== Task set ==
1. Translate this sentence from the supply chain extract into Spanish: "A single compromised pipeline step can inject malicious code during the build process, even when the repository itself is clean."
2. Condense the paragraph in the supply chain extract that begins "Supply chain attacks don’t announce themselves" into a single shorter sentence that preserves its main facts.

== Extract ==
E. CI/CD Pipeline Infiltration 

Instead of targeting developers directly, attackers go after CI/CD pipelines. These systems often store secrets, tokens, and signing keys, making them high-value targets.

A single compromised pipeline step can inject malicious code during the build process, even when the repository itself is clean.

The above code easily passes review and the damage happens downstream.

F. Developer Tooling Attacks

IDEs, plugins, and developer extensions operate with deep system access. Once compromised, they can read files, steal credentials, or inject code silently.

Auto-updating tools increase the risk. What feels like convenience becomes an invisible attack surface that  developers rarely question.

List of Mapped CWEs 

Below, we have presented a list of mapped CWEs with OWASP A03: Software Supply Chain Risk: 

Why Supply Chain Attacks Are Difficult to Detect

Supply chain attacks don’t announce themselves. They slip into places teams are used to trusting and move at a pace that feels normal. That’s what makes them so hard to spot, even in organizations that take security seriously.

• Trust assumption: Most security programs are built on an implicit trust in third-party software. Libraries, build tools, and vendor updates are expected to be safe because they come from familiar names and official channels. When something malicious hides inside that trust boundary, it rarely triggers suspicion. The code looks legitimate, the update is signed, and the process feels routine.
• Limited CVE coverage: Supply chain failures often don’t show up clearly in CVE databases. Only a small number of CVEs are mapped, even when the real-world risk is widespread. This skews perception. Teams scanning dashboards may see low numbers and assume exposure is limited, when in reality the problem is much larger.
• Transitive dependency problem: Modern applications are built on layers of dependencies. You might audit what you install directly, but those components pull in dozens of others behind the scenes. Vulnerabilities buried several levels deep are easy to miss, especially when ownership and visibility fade the further down the chain you go.
• Delayed discovery: These attacks are rarely immediate. Malicious code may sit quietly, waiting for the right moment or blending into normal behavior. By the time something looks wrong, the compromised component may already be widely deployed and hard to roll back.
• Conditional execution: Some supply chain attacks are deliberately selective. They activate only in specific environments or under specific conditions. The Bybit wallet incident showed how malware can remain invisible during testing and only surface in real-world use, bypassing standard checks.
• Blast radius: When a supply chain attack finally triggers, the impact spreads fast. One compromised component can affect thousands of downstream users at once. The SolarWinds breach made this painfully clear, as a single update rippled across entire industries.

Key Risk Indicators of Software Supply Chain Failures

Software supply chain risks are difficult to detect, but there are some warning signs that are obvious and can help in proactive risk detection:

• Not tracking component versions: Not tracking library versions can cause hidden vulnerabilities entering the system via indirect dependencies. Unknown or outdated components reduce visibility, complicate incident response, and make it harder to reproduce or secure production environments.

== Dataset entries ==
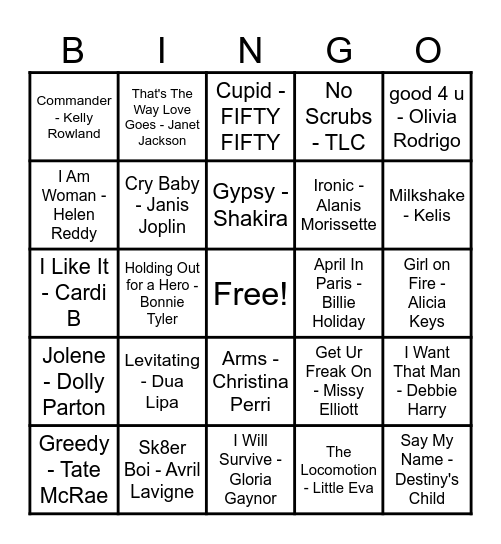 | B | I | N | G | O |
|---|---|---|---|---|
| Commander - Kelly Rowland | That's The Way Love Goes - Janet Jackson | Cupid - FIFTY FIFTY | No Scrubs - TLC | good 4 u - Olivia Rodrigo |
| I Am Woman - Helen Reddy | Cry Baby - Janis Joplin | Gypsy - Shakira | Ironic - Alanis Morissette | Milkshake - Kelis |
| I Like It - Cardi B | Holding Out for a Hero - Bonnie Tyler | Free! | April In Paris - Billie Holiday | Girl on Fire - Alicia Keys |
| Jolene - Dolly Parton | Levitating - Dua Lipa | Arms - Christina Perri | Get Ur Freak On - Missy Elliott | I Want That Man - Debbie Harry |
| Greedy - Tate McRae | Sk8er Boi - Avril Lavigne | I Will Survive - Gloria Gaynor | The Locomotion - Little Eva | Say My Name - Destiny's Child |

== Answers to each task ==
1. Un solo paso comprometido del pipeline puede inyectar código malicioso durante el proceso de compilación, incluso cuando el repositorio en sí está limpio.

2. Supply chain attacks enter trusted places quietly and move at a normal-seeming pace, so they are hard to spot even in security-conscious organizations.